AIM OF THE EXERCISE: Without the images, reproduce every entry exactly.

RECORDS FOR THE TASK:
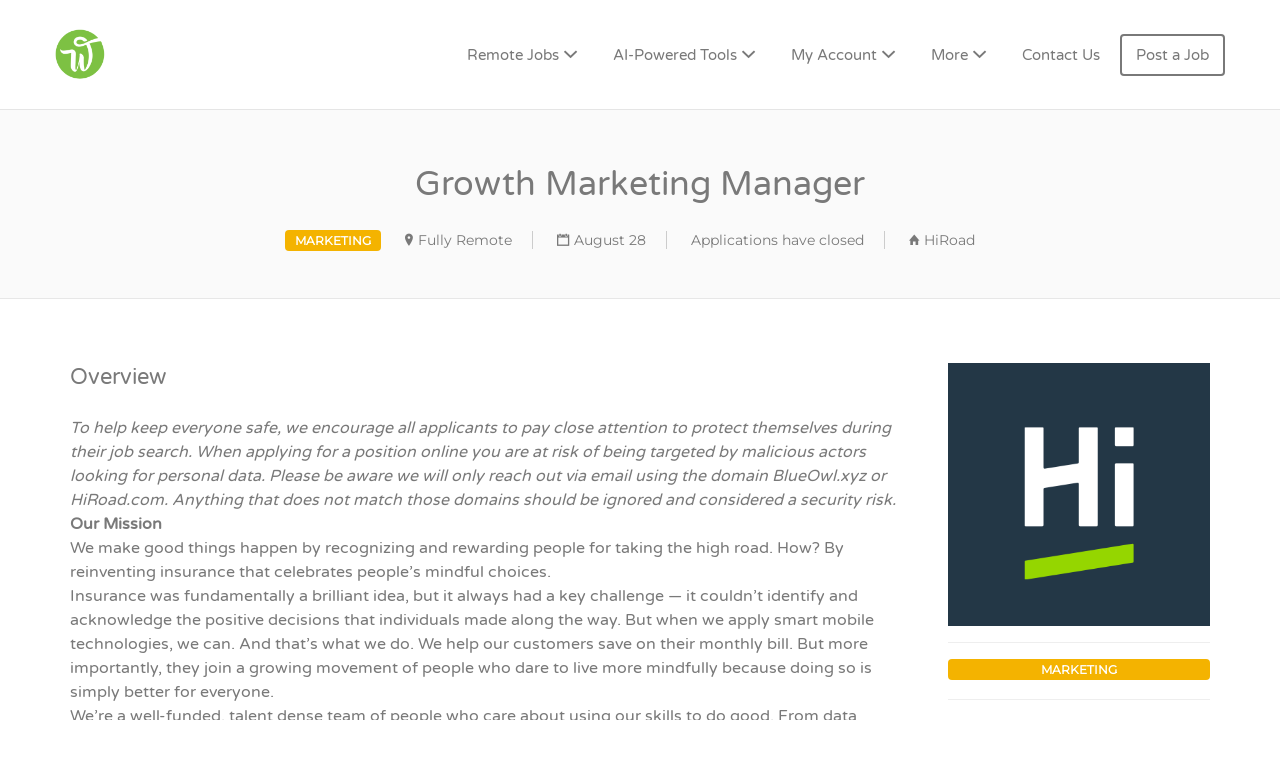

--- FILE ---
content_type: text/html; charset=utf-8
request_url: https://www.google.com/recaptcha/api2/aframe
body_size: -83
content:
<!DOCTYPE HTML><html><head><meta http-equiv="content-type" content="text/html; charset=UTF-8"></head><body><script nonce="XhjxX_Vda8mZzOwZ3zxHkA">/** Anti-fraud and anti-abuse applications only. See google.com/recaptcha */ try{var clients={'sodar':'https://pagead2.googlesyndication.com/pagead/sodar?'};window.addEventListener("message",function(a){try{if(a.source===window.parent){var b=JSON.parse(a.data);var c=clients[b['id']];if(c){var d=document.createElement('img');d.src=c+b['params']+'&rc='+(localStorage.getItem("rc::a")?sessionStorage.getItem("rc::b"):"");window.document.body.appendChild(d);sessionStorage.setItem("rc::e",parseInt(sessionStorage.getItem("rc::e")||0)+1);localStorage.setItem("rc::h",'1768961818623');}}}catch(b){}});window.parent.postMessage("_grecaptcha_ready", "*");}catch(b){}</script></body></html>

ANSWER SECTION:
--- FILE ---
content_type: text/html; charset=utf-8
request_url: https://www.google.com/recaptcha/api2/aframe
body_size: -83
content:
<!DOCTYPE HTML><html><head><meta http-equiv="content-type" content="text/html; charset=UTF-8"></head><body><script nonce="XhjxX_Vda8mZzOwZ3zxHkA">/** Anti-fraud and anti-abuse applications only. See google.com/recaptcha */ try{var clients={'sodar':'https://pagead2.googlesyndication.com/pagead/sodar?'};window.addEventListener("message",function(a){try{if(a.source===window.parent){var b=JSON.parse(a.data);var c=clients[b['id']];if(c){var d=document.createElement('img');d.src=c+b['params']+'&rc='+(localStorage.getItem("rc::a")?sessionStorage.getItem("rc::b"):"");window.document.body.appendChild(d);sessionStorage.setItem("rc::e",parseInt(sessionStorage.getItem("rc::e")||0)+1);localStorage.setItem("rc::h",'1768961818623');}}}catch(b){}});window.parent.postMessage("_grecaptcha_ready", "*");}catch(b){}</script></body></html>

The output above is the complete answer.